- WORK INSTRUCTION 1 -
Answer these questions from the text about neighbors:
(a) What share of Britons do not know their neighbors?
(b) What did the man next door bring over when the writer's kettle broke?
(c) What percentage of buyers are prepared to pay more for "trustworthy" and "quiet" neighbors?
- WORK INSTRUCTION 2 -
Decide whether each statement agrees with the text about neighbors, and quote the words that settle it:
(a) The writer is religious.
(b) A quarter of people do not know their neighbors' names.
(c) The share of people who don't know their neighbors was lower among those who lived alone.
- WORK INSTRUCTION 3 -
Write the next part of the text about neighbors, picking up after its final sentence.

Love thy neighbour as thyself

five_neighbours

I’m not religious, but the bible does have a lot of wisdom passed down through the years.

Research shows that one in eight Britons don’t know their neighbours. This figure was higher among those who lived alone. But they are the ones who may need next-door friends the most. A quarter of us do not know our neighbours’ names and 60% of us do not even talk to them.

Mine are fantastic. Yesterday for example, my kettle broke. This was not a life-threatening situation, but it was irritating having to boil up water in the pan. The guy next door brought over a spare. He could get rid of something that was collecting dust and I could have a cup of tea quicker, rather than waiting for my humble two-plate burner to heat up enough to boil water for 15 minutes. An0ther time he brought round some food when I ran out and hadn’t realised. In return when I had too many yoghurts that were close to their sell-by date I let him know and his whole family enjoyed them. In the past our nearby residents have been vital, babysitting us while our parents were out and even modelling for art projects. It makes you feel good to help others and you really get a sense of community spirit which hardly exists anymore in some areas. Being a good neighbour can even add extra value on to your next-door resident’s house, with 40% of buyers prepared to pay more for “trustworthy” and “quiet” neighbours.

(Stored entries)
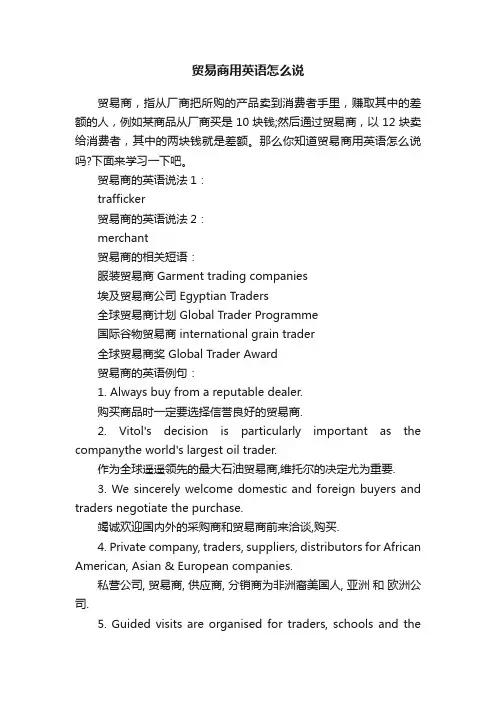 贸易商用英语怎么说

贸易商，指从厂商把所购的产品卖到消费者手里，赚取其中的差额的人，例如某商品从厂商买是 10 块钱;然后通过贸易商，以 12 块卖给消费者，其中的两块钱就是差额。那么你知道贸易商用英语怎么说吗?下面来学习一下吧。

贸易商的英语说法 1：

trafficker

贸易商的英语说法 2：

merchant

贸易商的相关短语：

服装贸易商 Garment trading companies

埃及贸易商公司 Egyptian Traders

全球贸易商计划 Global Trader Programme

国际谷物贸易商 international grain trader

全球贸易商奖 Global Trader Award

贸易商的英语例句：

1. Always buy from a reputable dealer.

购买商品时一定要选择信誉良好的贸易商.

2. Vitol's decision is particularly important as the companythe world's largest oil trader.

作为全球遥遥领先的最大石油贸易商,维托尔的决定尤为重要.

3. We sincerely welcome domestic and foreign buyers and traders negotiate the purchase.

竭诚欢迎国内外的采购商和贸易商前来洽谈,购买.

4. Private company, traders, suppliers, distributors for African American, Asian & European companies.

私营公司, 贸易商, 供应商, 分销商为非洲裔美国人, 亚洲 和 欧洲公司.

5. Guided visits are organised for traders, schools and the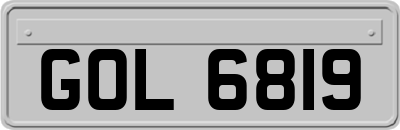 GOL 6819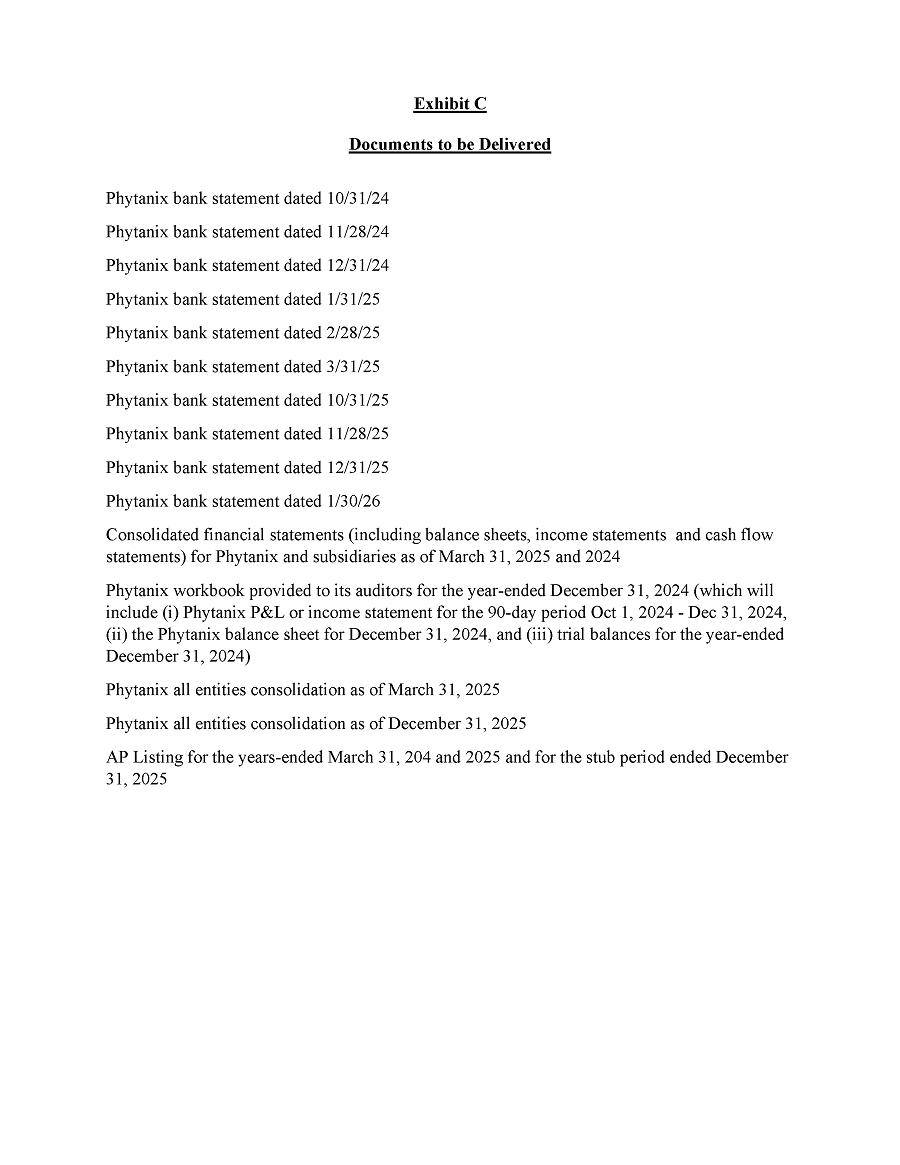 Exhibit C

Documents to be Delivered

Phytanix bank statement dated 10/31/24

Phytanix bank statement dated 11/28/24

Phytanix bank statement dated 12/31/24

Phytanix bank statement dated 1/31/25

Phytanix bank statement dated 2/28/25

Phytanix bank statement dated 3/31/25

Phytanix bank statement dated 10/31/25

Phytanix bank statement dated 11/28/25

Phytanix bank statement dated 12/31/25

Phytanix bank statement dated 1/30/26

Consolidated financial statements (including balance sheets, income statements and cash flow statements) for Phytanix and subsidiaries as of March 31, 2025 and 2024

Phytanix workbook provided to its auditors for the year-ended December 31, 2024 (which will include (i) Phytanix P&L or income statement for the 90-day period Oct 1, 2024 - Dec 31, 2024, (ii) the Phytanix balance sheet for December 31, 2024, and (iii) trial balances for the year-ended December 31, 2024)

Phytanix all entities consolidation as of March 31, 2025

Phytanix all entities consolidation as of December 31, 2025

AP Listing for the years-ended March 31, 204 and 2025 and for the stub period ended December 31, 2025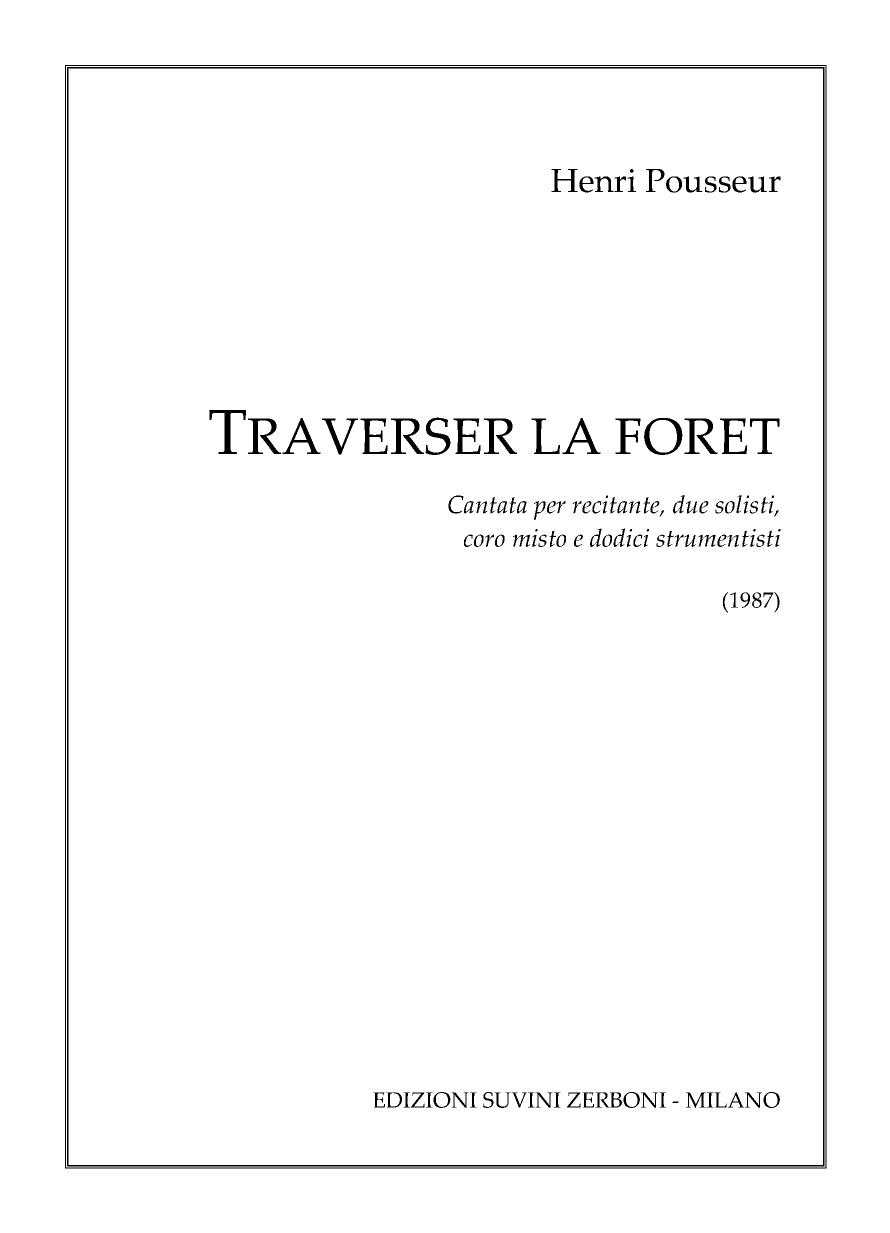 Henri Pousseur

TRAVERSER LA FORET

Cantata per recitante, due solisti, coro misto e dodici strumentisti

(1987)

EDIZIONI SUVINI ZERBONI - MILANO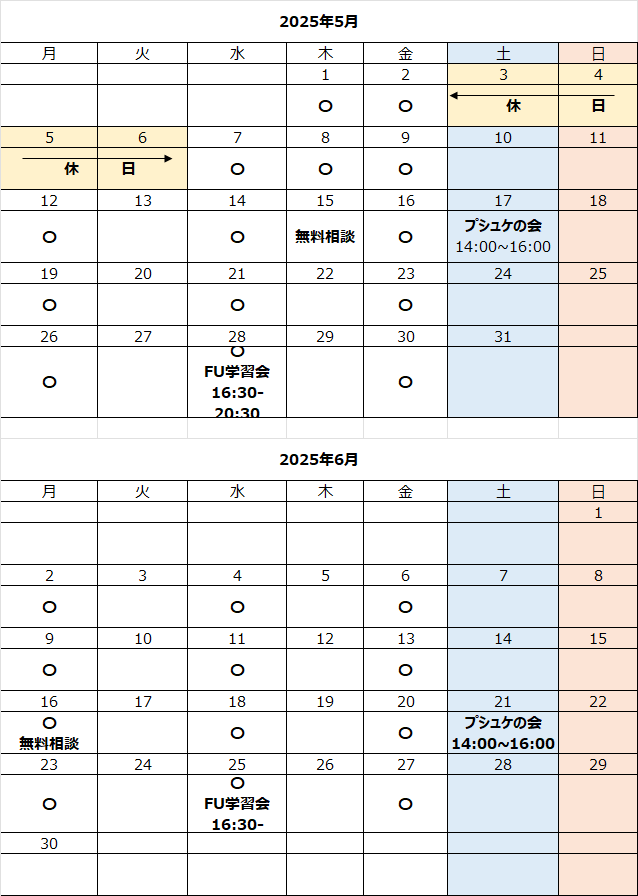 2025年5月

| 月 | 火 | 水 | 木 | 金 | 土 | 日 |
|---|---|---|---|---|---|---|
| | | | 1 | 2 | 3 | 4 |
| | | | ○ | ○ | 休 | 日 |
| 5 | 6 | 7 | 8 | 9 | 10 | 11 |
| 休 | 日 | ○ | ○ | ○ | | |
| 12 | 13 | 14 | 15 | 16 | 17 | 18 |
| ○ | | ○ | 無料相談 | ○ | プシュケの会 14:00~16:00 | |
| 19 | 20 | 21 | 22 | 23 | 24 | 25 |
| ○ | | ○ | | ○ | | |
| 26 | 27 | 28 | 29 | 30 | 31 | |
| ○ | | ○ FU学習会 16:30- 20:30 | | ○ | | |

2025年6月

| 月 | 火 | 水 | 木 | 金 | 土 | 日 |
|---|---|---|---|---|---|---|
| | | | | | | 1 |
| | | | | | | |
| 2 | 3 | 4 | 5 | 6 | 7 | 8 |
| ○ | | ○ | | ○ | | |
| 9 | 10 | 11 | 12 | 13 | 14 | 15 |
| ○ | | ○ | | ○ | | |
| 16 | 17 | 18 | 19 | 20 | 21 | 22 |
| ○ 無料相談 | | ○ | | ○ | プシュケの会 14:00~16:00 | |
| 23 | 24 | 25 | 26 | 27 | 28 | 29 |
| ○ | | ○ FU学習会 16:30- | | ○ | | |
| 30 | | | | | | |
| | | | | | | |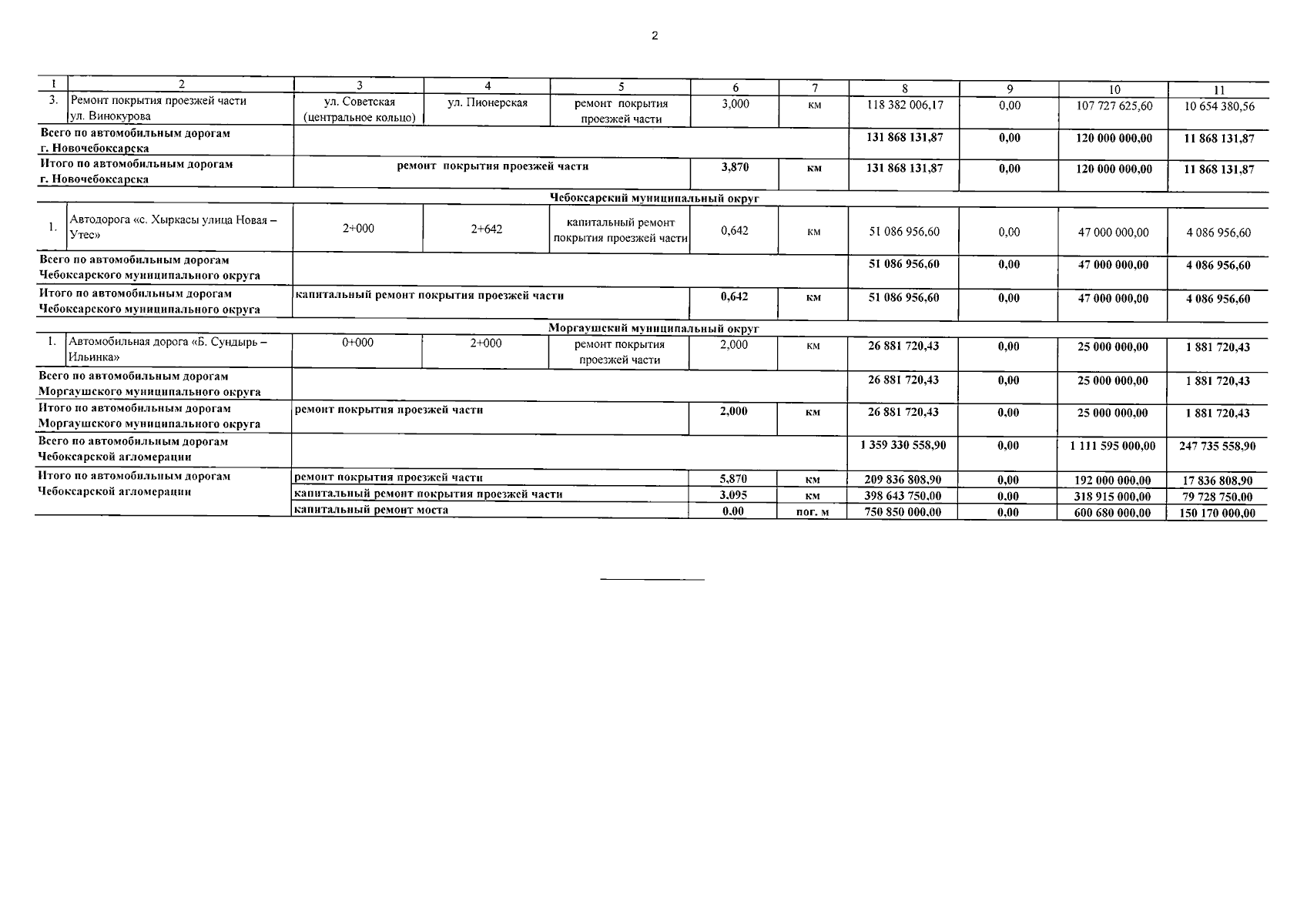 2

| 1 | 2 | 3 | 4 | 5 | 6 | 7 | 8 | 9 | 10 | 11 |
|---|---|---|---|---|---|---|---|---|---|---|
| 3. | Ремонт покрытия проезжей части ул. Винокурова | ул. Советская (центральное кольцо) | ул. Пионерская | ремонт покрытия проезжей части | 3,000 | км | 118 382 006,17 | 0,00 | 107 727 625,60 | 10 654 380,56 |
| Всего по автомобильным дорогам г. Новочебоксарска | | | | | | | 131 868 131,87 | 0,00 | 120 000 000,00 | 11 868 131,87 |
| Итого по автомобильным дорогам г. Новочебоксарска | | ремонт покрытия проезжей части | | | 3,870 | км | 131 868 131,87 | 0,00 | 120 000 000,00 | 11 868 131,87 |
| Чебоксарский муниципальный округ | | | | | | | | | | |
| 1. | Автодорога «с. Хыркасы улица Новая – Утес» | 2+000 | 2+642 | капитальный ремонт покрытия проезжей части | 0,642 | км | 51 086 956,60 | 0,00 | 47 000 000,00 | 4 086 956,60 |
| Всего по автомобильным дорогам Чебоксарского муниципального округа | | | | | | | 51 086 956,60 | 0,00 | 47 000 000,00 | 4 086 956,60 |
| Итого по автомобильным дорогам Чебоксарского муниципального округа | | капитальный ремонт покрытия проезжей части | | | 0,642 | км | 51 086 956,60 | 0,00 | 47 000 000,00 | 4 086 956,60 |
| Моргаушский муниципальный округ | | | | | | | | | | |
| 1. | Автомобильная дорога «Б. Сундырь – Ильинка» | 0+000 | 2+000 | ремонт покрытия проезжей части | 2,000 | км | 26 881 720,43 | 0,00 | 25 000 000,00 | 1 881 720,43 |
| Всего по автомобильным дорогам Моргаушского муниципального округа | | | | | | | 26 881 720,43 | 0,00 | 25 000 000,00 | 1 881 720,43 |
| Итого по автомобильным дорогам Моргаушского муниципального округа | | ремонт покрытия проезжей части | | | 2,000 | км | 26 881 720,43 | 0,00 | 25 000 000,00 | 1 881 720,43 |
| Всего по автомобильным дорогам Чебоксарской агломерации | | | | | | | 1 359 330 558,90 | 0,00 | 1 111 595 000,00 | 247 735 558,90 |
| Итого по автомобильным дорогам Чебоксарской агломерации | | ремонт покрытия проезжей части | | | 5,870 | км | 209 836 808,90 | 0,00 | 192 000 000,00 | 17 836 808,90 |
| | | капитальный ремонт покрытия проезжей части | | | 3,095 | км | 398 643 750,00 | 0,00 | 318 915 000,00 | 79 728 750,00 |
| | | капитальный ремонт моста | | | 0,00 | пог. м | 750 850 000,00 | 0,00 | 600 680 000,00 | 150 170 000,00 |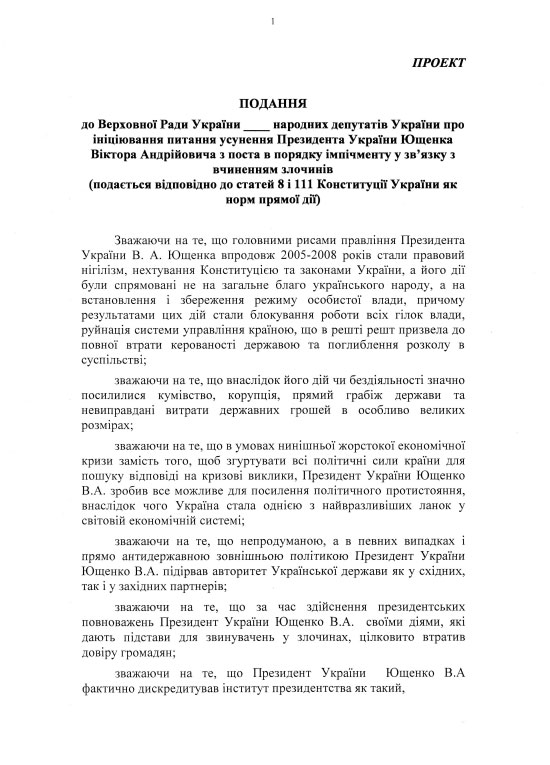 1

ПРОЕКТ

ПОДАННЯ

до Верховної Ради України ____ народних депутатів України про ініціювання питання усунення Президента України Ющенка Віктора Андрійовича з поста в порядку імпічменту у зв'язку з вчиненням злочинів
(подається відповідно до статей 8 і 111 Конституції України як норм прямої дії)

Зважаючи на те, що головними рисами правління Президента України В. А. Ющенка впродовж 2005-2008 років стали правовий нігілізм, нехтування Конституцією та законами України, а його дії були спрямовані не на загальне благо українського народу, а на встановлення і збереження режиму особистої влади, причому результатами цих дій стали блокування роботи всіх гілок влади, руйнація системи управління країною, що в решті решт призвела до повної втрати керованості державою та поглиблення розколу в суспільстві;

зважаючи на те, що внаслідок його дій чи бездіяльності значно посилилися кумівство, корупція, прямий грабіж держави та невиправдані витрати державних грошей в особливо великих розмірах;

зважаючи на те, що в умовах нинішньої жорстокої економічної кризи замість того, щоб згуртувати всі політичні сили країни для пошуку відповіді на кризові виклики, Президент України Ющенко В.А. зробив все можливе для посилення політичного протистояння, внаслідок чого Україна стала однією з найвразливіших ланок у світовій економічній системі;

зважаючи на те, що непродуманою, а в певних випадках і прямо антидержавною зовнішньою політикою Президент України Ющенко В.А. підірвав авторитет Української держави як у східних, так і у західних партнерів;

зважаючи на те, що за час здійснення президентських повноважень Президент України Ющенко В.А. своїми діями, які дають підстави для звинувачень у злочинах, цілковито втратив довіру громадян;

зважаючи на те, що Президент України Ющенко В.А фактично дискредитував інститут президентства як такий,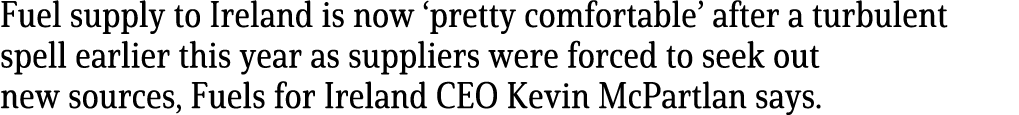 Fuel supply to Ireland is now ‘pretty comfortable’ after a turbulent spell earlier this year as suppliers were forced to seek out new sources, Fuels for Ireland CEO Kevin McPartlan says.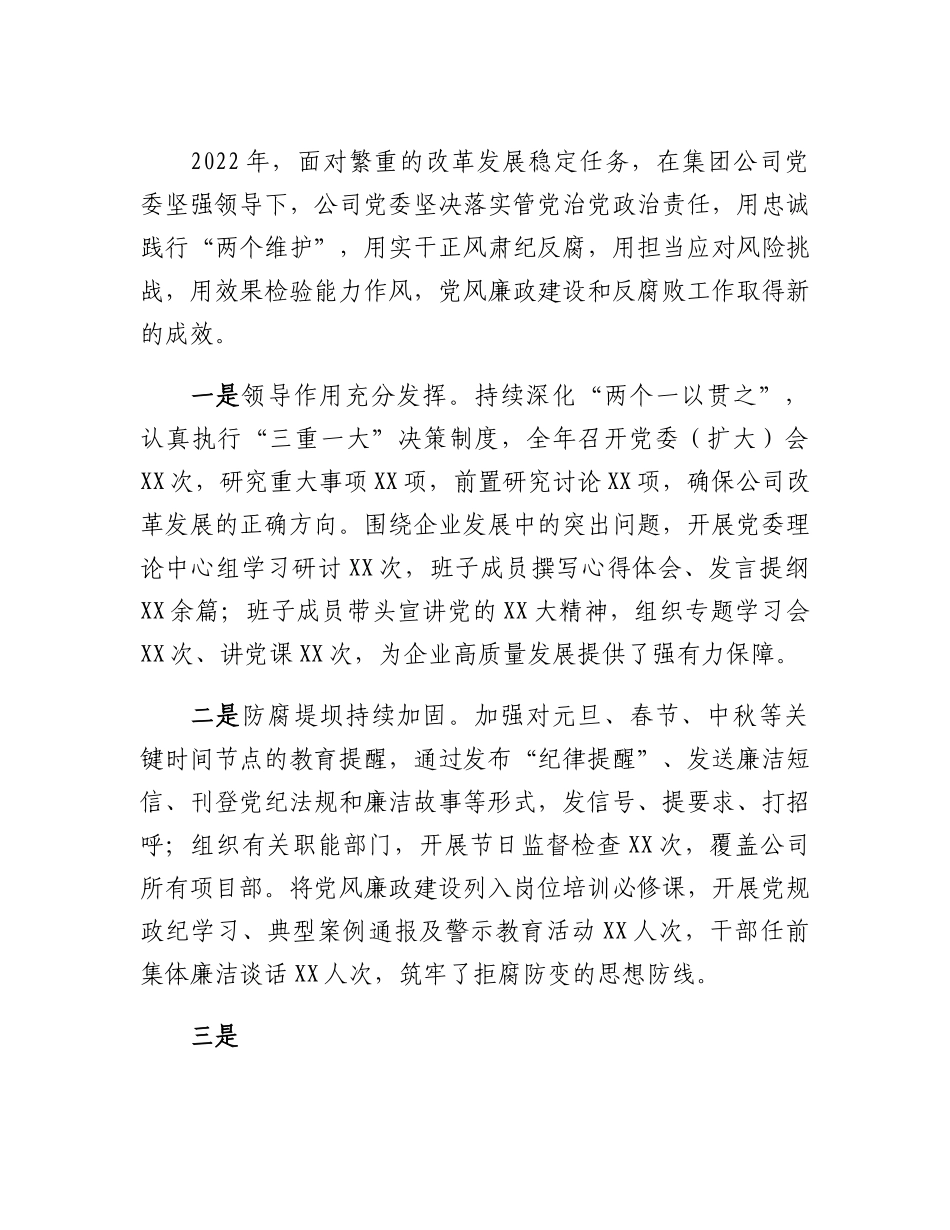 2022年，面对繁重的改革发展稳定任务，在集团公司党委坚强领导下，公司党委坚决落实管党治党政治责任，用忠诚践行“两个维护”，用实干正风肃纪反腐，用担当应对风险挑战，用效果检验能力作风，党风廉政建设和反腐败工作取得新的成效。

一是领导作用充分发挥。持续深化“两个一以贯之”，认真执行“三重一大”决策制度，全年召开党委（扩大）会XX次，研究重大事项XX项，前置研究讨论XX项，确保公司改革发展的正确方向。围绕企业发展中的突出问题，开展党委理论中心组学习研讨XX次，班子成员撰写心得体会、发言提纲XX余篇；班子成员带头宣讲党的XX大精神，组织专题学习会XX次、讲党课XX次，为企业高质量发展提供了强有力保障。

二是防腐堤坝持续加固。加强对元旦、春节、中秋等关键时间节点的教育提醒，通过发布“纪律提醒”、发送廉洁短信、刊登党纪法规和廉洁故事等形式，发信号、提要求、打招呼；组织有关职能部门，开展节日监督检查XX次，覆盖公司所有项目部。将党风廉政建设列入岗位培训必修课，开展党规政纪学习、典型案例通报及警示教育活动XX人次，干部任前集体廉洁谈话XX人次，筑牢了拒腐防变的思想防线。

三是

- ANSWER BOX 1 -
(a) One in eight.
(b) A spare.
(c) 40%.

- ANSWER BOX 2 -
(a) No: "I’m not religious"
(b) Yes: "A quarter of us do not know our neighbours’ names"
(c) No: "This figure was higher among those who lived alone."

- ANSWER BOX 3 -
Bad neighbours can be the bane of our lives – messy, noisy and generally irritating. But good neighbours should be appreciated, we should invite them to our parties and help them when we can. When we’re away, they’re the ones who can keep the house going and keep it safe. When we’re in trouble they’re sometimes the only ones who are there to assist. Their proximity means you can share things you both use – some neighbours even share Wi-Fi. Websites have taken off on this idea, with the likes of streetbank.com and nextdoor.com being used by thousands. I am lucky having excellent people on both sides of me. It helps that they have known me since I was a baby and that they get on well with my parents.

On the Telegraph news website you can take a test to see how your good neighbour credentials stack up.

So next time you have food you need using up, next time you’ve baked too much, next time it’s Christmas, pop round. Get to know your neighbours. You never know when you might need them and you could make some new friends.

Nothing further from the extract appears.